**Enunciado**
Extraia do trecho sobre o vício em jogos eletrônicos, copiando sem nenhuma alteração, a parte que começa em "Larissa explica quais" e termina em "em grandes conflitos.".

**Trecho da página**
Além disso, o jovem que está viciado provavelmente terá seu desempenho escolar diminuído. E poderá perder suas habilidades sociais com a família, amigos e até novos possíveis colegas reais. A especialista esclarece que pode existir, inclusive, dificuldade para desenvolver empatia, já que o contato pelas telas não permite que o jovem se coloque no lugar do outro.

Outro fator importante que o adolescente pode ter que enfrentar é a dificuldade para lidar com desafios, limites impostos, controle da agressividade e impulsividade. “Vale a pena frisar que a maturação do córtex pré frontal normalmente ocorre entre 25 a 30 anos, que é o responsável pelo controle dos
impulsos, solução de problemas, manter a atenção e tomar decisões”, complementa.

Os sinais dos jogos on-line são psicológicos e físicos

Larissa explica quais sinais o adolescente pode apresentar quando está viciado em jogos e aparelhos eletrônicos:

  • Passar muitas horas jogando, a ponto de interferir em outras atividades (obrigações, brincadeiras, interações sociais reais e sono);
  • Perda de interesse em outras atividades que antes eram prazerosas;
  • Dores nos braços e mãos; dores de cabeça; nas costas, nuca e nos olhos. “Muitas vezes, o adolescente não muda de posição ou fica muito tempo em um movimento repetitivo, o que causa problemas ortopédicos”, salienta;
  • Sente-se irritado, ansioso ou triste quando não está jogando;
  • Mente sobre a quantidade de tempo que passa jogando e, quando confrontado, pode entrar em grandes conflitos.

Dados de localização espacial
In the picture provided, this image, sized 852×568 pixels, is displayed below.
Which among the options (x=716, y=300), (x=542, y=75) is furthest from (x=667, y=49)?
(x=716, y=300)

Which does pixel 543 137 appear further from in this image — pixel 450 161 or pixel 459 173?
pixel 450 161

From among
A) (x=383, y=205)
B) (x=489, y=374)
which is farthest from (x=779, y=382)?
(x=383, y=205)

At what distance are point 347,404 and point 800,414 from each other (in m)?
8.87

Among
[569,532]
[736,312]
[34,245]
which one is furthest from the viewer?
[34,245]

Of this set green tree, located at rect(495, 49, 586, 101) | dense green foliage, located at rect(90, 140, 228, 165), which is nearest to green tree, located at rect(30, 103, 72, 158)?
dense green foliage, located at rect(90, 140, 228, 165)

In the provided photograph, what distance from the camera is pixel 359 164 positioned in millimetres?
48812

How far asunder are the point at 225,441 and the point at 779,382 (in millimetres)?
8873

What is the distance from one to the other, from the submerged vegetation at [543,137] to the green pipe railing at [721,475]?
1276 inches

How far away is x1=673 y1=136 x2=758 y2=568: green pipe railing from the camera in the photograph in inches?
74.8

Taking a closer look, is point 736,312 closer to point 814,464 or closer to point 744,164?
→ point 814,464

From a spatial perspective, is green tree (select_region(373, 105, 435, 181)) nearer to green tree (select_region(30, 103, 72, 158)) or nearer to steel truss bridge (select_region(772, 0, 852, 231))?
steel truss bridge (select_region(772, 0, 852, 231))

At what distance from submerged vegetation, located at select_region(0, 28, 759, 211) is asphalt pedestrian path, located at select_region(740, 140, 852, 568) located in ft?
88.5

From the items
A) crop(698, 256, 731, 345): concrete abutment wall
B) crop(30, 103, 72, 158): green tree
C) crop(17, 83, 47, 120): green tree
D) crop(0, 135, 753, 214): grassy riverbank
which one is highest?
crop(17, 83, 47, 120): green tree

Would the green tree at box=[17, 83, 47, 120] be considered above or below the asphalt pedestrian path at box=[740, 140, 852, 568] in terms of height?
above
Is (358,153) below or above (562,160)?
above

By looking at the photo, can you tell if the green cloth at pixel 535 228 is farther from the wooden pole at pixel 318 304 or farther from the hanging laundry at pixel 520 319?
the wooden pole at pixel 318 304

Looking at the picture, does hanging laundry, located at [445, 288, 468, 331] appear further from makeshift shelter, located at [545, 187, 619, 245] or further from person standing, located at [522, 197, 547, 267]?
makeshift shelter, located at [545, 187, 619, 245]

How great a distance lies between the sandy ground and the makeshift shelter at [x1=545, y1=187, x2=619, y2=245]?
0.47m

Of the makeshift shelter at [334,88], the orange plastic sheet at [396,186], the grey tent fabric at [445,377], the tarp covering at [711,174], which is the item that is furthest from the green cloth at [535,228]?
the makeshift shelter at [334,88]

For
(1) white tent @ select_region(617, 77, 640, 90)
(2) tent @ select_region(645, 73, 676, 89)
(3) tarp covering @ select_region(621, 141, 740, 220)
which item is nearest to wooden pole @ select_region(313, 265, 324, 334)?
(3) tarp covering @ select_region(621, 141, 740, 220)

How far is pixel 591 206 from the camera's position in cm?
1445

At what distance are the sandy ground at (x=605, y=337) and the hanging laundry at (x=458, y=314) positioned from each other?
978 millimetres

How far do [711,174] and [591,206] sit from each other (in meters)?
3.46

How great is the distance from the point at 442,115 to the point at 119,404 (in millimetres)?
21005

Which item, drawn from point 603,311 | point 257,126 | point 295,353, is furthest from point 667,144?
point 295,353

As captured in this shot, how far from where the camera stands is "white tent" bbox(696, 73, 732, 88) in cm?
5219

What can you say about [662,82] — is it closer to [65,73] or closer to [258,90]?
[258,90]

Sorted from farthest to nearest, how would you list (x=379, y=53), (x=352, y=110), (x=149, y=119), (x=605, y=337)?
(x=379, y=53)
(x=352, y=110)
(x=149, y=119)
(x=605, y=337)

---

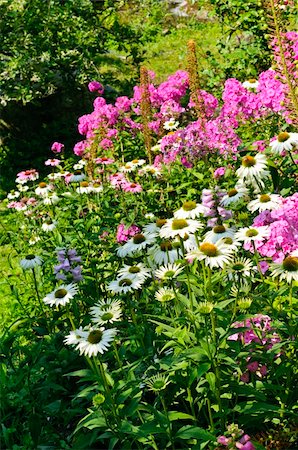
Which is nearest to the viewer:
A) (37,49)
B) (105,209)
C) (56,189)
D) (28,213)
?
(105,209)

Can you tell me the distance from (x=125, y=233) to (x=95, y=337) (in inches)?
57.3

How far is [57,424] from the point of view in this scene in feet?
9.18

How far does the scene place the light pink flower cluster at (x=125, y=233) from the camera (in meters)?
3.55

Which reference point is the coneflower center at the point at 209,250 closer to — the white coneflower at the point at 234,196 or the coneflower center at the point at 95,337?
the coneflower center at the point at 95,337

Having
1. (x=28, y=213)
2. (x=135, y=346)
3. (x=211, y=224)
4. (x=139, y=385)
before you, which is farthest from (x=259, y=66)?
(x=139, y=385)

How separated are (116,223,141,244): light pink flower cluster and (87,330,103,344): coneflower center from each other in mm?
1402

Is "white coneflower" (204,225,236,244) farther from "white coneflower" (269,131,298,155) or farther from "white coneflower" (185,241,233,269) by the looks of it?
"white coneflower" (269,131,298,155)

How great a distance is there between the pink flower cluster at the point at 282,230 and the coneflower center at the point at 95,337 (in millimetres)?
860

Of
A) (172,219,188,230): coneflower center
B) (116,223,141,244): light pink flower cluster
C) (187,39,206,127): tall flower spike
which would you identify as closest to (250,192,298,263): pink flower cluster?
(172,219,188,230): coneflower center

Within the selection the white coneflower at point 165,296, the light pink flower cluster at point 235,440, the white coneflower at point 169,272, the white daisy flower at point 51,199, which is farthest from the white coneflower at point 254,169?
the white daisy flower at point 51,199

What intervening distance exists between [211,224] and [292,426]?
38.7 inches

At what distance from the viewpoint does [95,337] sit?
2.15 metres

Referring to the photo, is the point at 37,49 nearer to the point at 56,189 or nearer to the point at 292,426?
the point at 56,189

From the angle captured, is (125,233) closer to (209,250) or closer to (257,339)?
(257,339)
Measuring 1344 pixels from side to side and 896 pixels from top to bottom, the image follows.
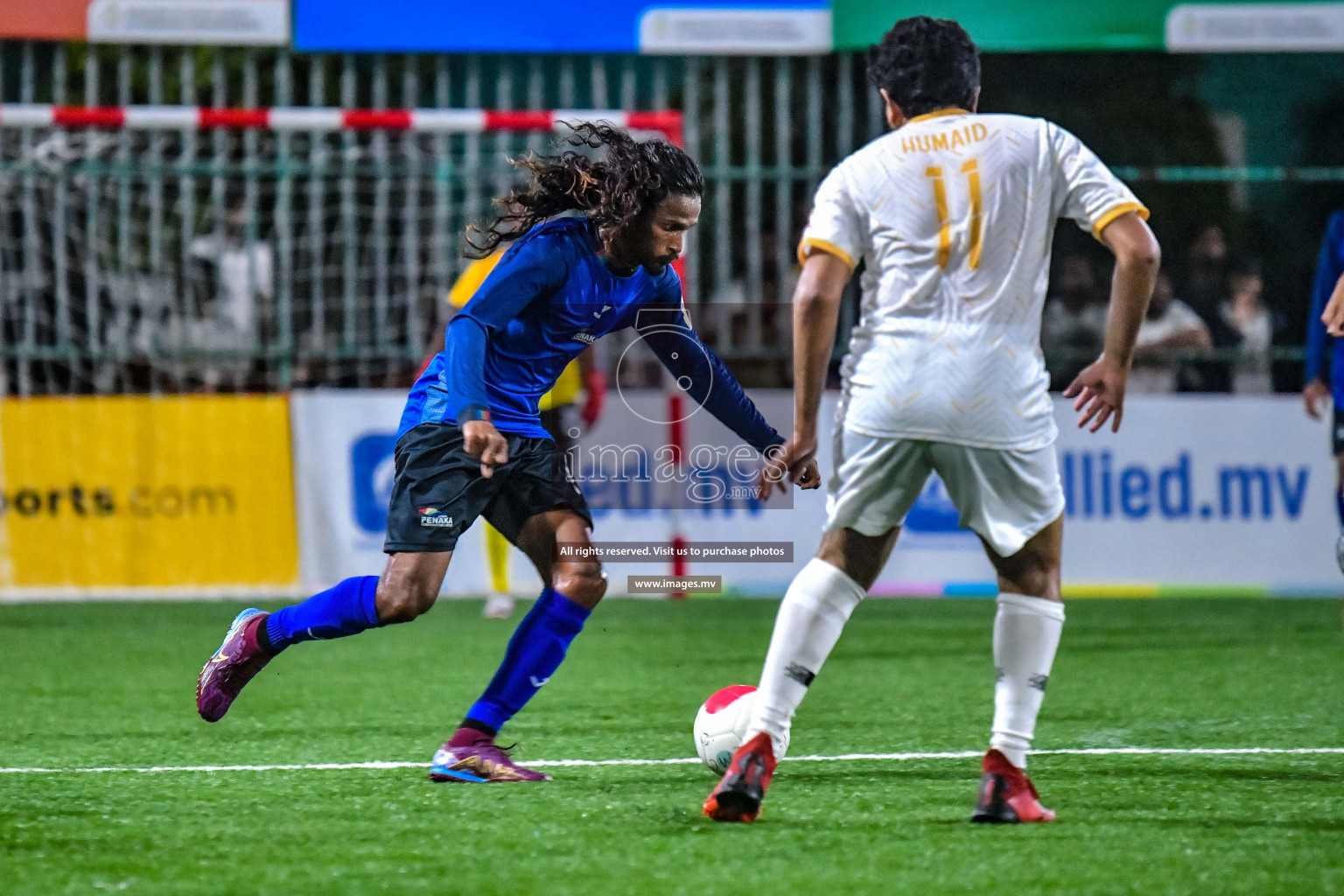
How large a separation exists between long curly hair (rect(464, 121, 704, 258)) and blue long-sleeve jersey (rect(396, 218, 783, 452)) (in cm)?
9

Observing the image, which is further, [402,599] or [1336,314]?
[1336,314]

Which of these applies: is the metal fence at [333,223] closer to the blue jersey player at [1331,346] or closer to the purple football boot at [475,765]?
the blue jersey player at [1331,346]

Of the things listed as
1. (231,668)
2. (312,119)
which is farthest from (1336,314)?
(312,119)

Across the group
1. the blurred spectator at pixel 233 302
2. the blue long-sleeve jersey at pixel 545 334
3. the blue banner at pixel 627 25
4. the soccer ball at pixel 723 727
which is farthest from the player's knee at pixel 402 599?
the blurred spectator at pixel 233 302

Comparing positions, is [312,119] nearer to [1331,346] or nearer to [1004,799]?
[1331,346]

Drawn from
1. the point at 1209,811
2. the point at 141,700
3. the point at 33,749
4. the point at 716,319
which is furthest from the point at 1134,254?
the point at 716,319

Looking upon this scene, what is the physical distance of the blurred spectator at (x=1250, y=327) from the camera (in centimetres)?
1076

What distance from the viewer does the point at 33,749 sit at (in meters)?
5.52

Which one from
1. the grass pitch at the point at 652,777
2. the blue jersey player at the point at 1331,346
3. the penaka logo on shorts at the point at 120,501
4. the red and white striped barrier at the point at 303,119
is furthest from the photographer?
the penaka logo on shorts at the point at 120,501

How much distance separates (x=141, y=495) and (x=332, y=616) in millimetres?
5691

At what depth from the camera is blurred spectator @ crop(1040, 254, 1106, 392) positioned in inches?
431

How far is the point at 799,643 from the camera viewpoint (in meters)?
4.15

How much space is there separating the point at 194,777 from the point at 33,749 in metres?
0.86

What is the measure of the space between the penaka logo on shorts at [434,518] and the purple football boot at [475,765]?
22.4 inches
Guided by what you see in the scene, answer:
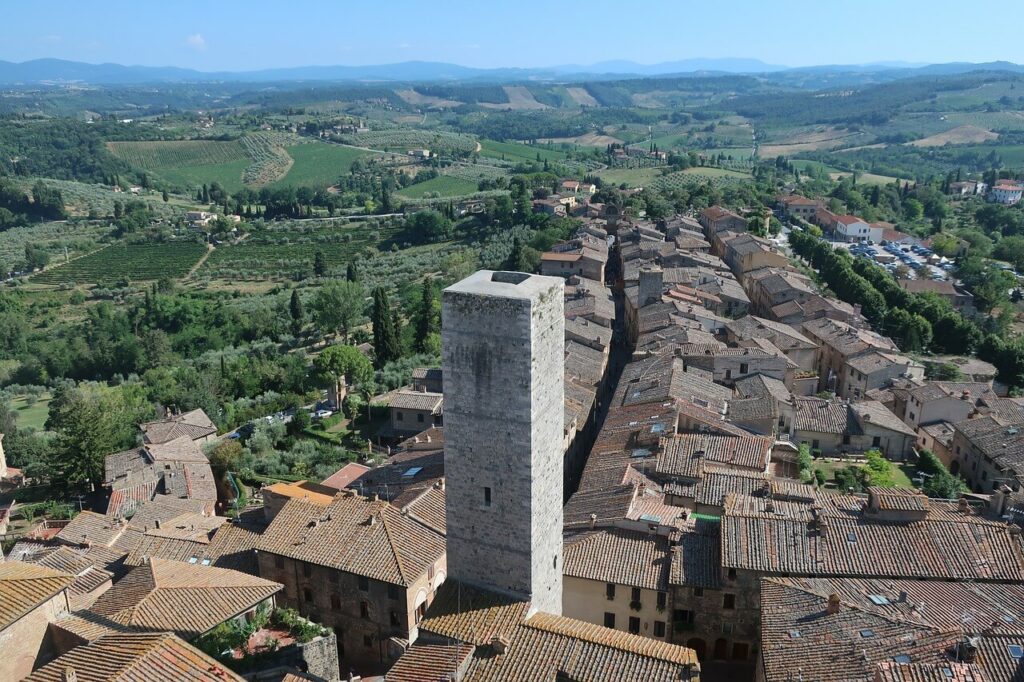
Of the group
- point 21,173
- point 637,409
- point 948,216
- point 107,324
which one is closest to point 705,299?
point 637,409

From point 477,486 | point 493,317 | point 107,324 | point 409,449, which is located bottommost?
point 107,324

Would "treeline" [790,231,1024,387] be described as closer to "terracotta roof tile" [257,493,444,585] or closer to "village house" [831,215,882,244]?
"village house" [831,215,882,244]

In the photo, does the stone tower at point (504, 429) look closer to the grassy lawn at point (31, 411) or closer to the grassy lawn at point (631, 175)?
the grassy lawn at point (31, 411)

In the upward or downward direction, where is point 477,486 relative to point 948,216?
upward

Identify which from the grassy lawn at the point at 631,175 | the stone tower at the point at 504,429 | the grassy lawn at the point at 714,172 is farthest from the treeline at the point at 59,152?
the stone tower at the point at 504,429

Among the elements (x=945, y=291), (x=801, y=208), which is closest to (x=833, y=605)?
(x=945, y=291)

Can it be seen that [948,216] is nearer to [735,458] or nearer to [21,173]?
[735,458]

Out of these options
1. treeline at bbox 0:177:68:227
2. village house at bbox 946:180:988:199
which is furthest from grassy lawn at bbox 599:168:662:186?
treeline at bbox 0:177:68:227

* * *

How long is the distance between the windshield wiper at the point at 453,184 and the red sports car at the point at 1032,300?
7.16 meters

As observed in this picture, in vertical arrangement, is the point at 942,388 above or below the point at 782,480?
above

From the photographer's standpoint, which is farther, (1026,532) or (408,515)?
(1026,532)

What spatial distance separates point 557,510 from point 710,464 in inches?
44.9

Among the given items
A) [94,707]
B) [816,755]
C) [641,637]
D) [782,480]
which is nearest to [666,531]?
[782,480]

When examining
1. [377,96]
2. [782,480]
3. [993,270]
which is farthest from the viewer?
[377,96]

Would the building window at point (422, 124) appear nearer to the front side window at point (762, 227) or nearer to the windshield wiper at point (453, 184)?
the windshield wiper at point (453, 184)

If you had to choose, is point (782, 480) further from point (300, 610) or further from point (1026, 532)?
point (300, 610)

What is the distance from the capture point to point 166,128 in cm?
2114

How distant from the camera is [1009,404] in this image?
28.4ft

**Solução**
Larissa explica quais sinais o adolescente pode apresentar quando está viciado em jogos e aparelhos eletrônicos:

  • Passar muitas horas jogando, a ponto de interferir em outras atividades (obrigações, brincadeiras, interações sociais reais e sono);
  • Perda de interesse em outras atividades que antes eram prazerosas;
  • Dores nos braços e mãos; dores de cabeça; nas costas, nuca e nos olhos. “Muitas vezes, o adolescente não muda de posição ou fica muito tempo em um movimento repetitivo, o que causa problemas ortopédicos”, salienta;
  • Sente-se irritado, ansioso ou triste quando não está jogando;
  • Mente sobre a quantidade de tempo que passa jogando e, quando confrontado, pode entrar em grandes conflitos.